Material to process:
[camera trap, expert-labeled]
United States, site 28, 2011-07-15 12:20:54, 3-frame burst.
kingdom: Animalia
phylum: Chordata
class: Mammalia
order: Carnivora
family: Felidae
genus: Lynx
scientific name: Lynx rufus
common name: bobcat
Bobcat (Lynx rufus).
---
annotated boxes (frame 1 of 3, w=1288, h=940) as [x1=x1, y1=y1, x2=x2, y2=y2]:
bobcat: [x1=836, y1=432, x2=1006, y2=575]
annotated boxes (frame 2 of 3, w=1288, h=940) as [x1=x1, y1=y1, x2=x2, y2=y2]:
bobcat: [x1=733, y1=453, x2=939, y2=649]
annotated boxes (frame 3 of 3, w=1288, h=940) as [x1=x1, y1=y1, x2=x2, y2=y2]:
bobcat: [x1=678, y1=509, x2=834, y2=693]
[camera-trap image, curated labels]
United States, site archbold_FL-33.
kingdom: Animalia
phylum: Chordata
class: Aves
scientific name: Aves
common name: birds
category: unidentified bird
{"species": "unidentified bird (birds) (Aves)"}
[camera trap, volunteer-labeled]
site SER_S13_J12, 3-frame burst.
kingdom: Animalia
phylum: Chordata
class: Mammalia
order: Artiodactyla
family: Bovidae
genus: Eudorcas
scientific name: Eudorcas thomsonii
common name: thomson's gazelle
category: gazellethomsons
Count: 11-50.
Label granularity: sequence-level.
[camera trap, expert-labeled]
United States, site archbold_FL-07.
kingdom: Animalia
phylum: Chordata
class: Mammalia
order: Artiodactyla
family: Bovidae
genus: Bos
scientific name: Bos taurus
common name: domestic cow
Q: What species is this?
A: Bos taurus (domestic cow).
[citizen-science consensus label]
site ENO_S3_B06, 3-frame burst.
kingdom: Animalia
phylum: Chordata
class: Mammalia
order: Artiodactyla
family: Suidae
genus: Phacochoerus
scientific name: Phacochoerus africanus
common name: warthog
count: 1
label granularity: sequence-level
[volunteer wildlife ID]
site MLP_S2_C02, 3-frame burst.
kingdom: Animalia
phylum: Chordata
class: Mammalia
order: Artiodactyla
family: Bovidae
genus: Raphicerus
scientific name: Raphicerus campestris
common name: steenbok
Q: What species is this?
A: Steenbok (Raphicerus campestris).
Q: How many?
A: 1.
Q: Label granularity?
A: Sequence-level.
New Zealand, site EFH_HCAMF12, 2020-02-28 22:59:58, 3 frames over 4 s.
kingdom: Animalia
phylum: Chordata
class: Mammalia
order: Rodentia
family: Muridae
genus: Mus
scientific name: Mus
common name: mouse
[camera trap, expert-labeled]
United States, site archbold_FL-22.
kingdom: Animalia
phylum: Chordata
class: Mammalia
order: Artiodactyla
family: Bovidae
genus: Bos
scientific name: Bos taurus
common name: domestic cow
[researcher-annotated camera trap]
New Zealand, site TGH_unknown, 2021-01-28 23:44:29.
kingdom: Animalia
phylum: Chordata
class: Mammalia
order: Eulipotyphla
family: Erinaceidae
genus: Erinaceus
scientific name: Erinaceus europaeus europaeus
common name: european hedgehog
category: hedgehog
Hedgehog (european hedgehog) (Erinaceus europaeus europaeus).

Action item: Recreate the full listing above precisely.

Result of the task:
[camera trap, expert-labeled]
United States, site 28, 2011-07-15 12:20:54, 3-frame burst.
kingdom: Animalia
phylum: Chordata
class: Mammalia
order: Carnivora
family: Felidae
genus: Lynx
scientific name: Lynx rufus
common name: bobcat
Bobcat (Lynx rufus).
---
annotated boxes (frame 1 of 3, w=1288, h=940) as [x1=x1, y1=y1, x2=x2, y2=y2]:
bobcat: [x1=836, y1=432, x2=1006, y2=575]
annotated boxes (frame 2 of 3, w=1288, h=940) as [x1=x1, y1=y1, x2=x2, y2=y2]:
bobcat: [x1=733, y1=453, x2=939, y2=649]
annotated boxes (frame 3 of 3, w=1288, h=940) as [x1=x1, y1=y1, x2=x2, y2=y2]:
bobcat: [x1=678, y1=509, x2=834, y2=693]
[camera-trap image, curated labels]
United States, site archbold_FL-33.
kingdom: Animalia
phylum: Chordata
class: Aves
scientific name: Aves
common name: birds
category: unidentified bird
{"species": "unidentified bird (birds) (Aves)"}
[camera trap, volunteer-labeled]
site SER_S13_J12, 3-frame burst.
kingdom: Animalia
phylum: Chordata
class: Mammalia
order: Artiodactyla
family: Bovidae
genus: Eudorcas
scientific name: Eudorcas thomsonii
common name: thomson's gazelle
category: gazellethomsons
Count: 11-50.
Label granularity: sequence-level.
[camera trap, expert-labeled]
United States, site archbold_FL-07.
kingdom: Animalia
phylum: Chordata
class: Mammalia
order: Artiodactyla
family: Bovidae
genus: Bos
scientific name: Bos taurus
common name: domestic cow
Q: What species is this?
A: Bos taurus (domestic cow).
[citizen-science consensus label]
site ENO_S3_B06, 3-frame burst.
kingdom: Animalia
phylum: Chordata
class: Mammalia
order: Artiodactyla
family: Suidae
genus: Phacochoerus
scientific name: Phacochoerus africanus
common name: warthog
count: 1
label granularity: sequence-level
[volunteer wildlife ID]
site MLP_S2_C02, 3-frame burst.
kingdom: Animalia
phylum: Chordata
class: Mammalia
order: Artiodactyla
family: Bovidae
genus: Raphicerus
scientific name: Raphicerus campestris
common name: steenbok
Q: What species is this?
A: Steenbok (Raphicerus campestris).
Q: How many?
A: 1.
Q: Label granularity?
A: Sequence-level.
New Zealand, site EFH_HCAMF12, 2020-02-28 22:59:58, 3 frames over 4 s.
kingdom: Animalia
phylum: Chordata
class: Mammalia
order: Rodentia
family: Muridae
genus: Mus
scientific name: Mus
common name: mouse
[camera trap, expert-labeled]
United States, site archbold_FL-22.
kingdom: Animalia
phylum: Chordata
class: Mammalia
order: Artiodactyla
family: Bovidae
genus: Bos
scientific name: Bos taurus
common name: domestic cow
[researcher-annotated camera trap]
New Zealand, site TGH_unknown, 2021-01-28 23:44:29.
kingdom: Animalia
phylum: Chordata
class: Mammalia
order: Eulipotyphla
family: Erinaceidae
genus: Erinaceus
scientific name: Erinaceus europaeus europaeus
common name: european hedgehog
category: hedgehog
Hedgehog (european hedgehog) (Erinaceus europaeus europaeus).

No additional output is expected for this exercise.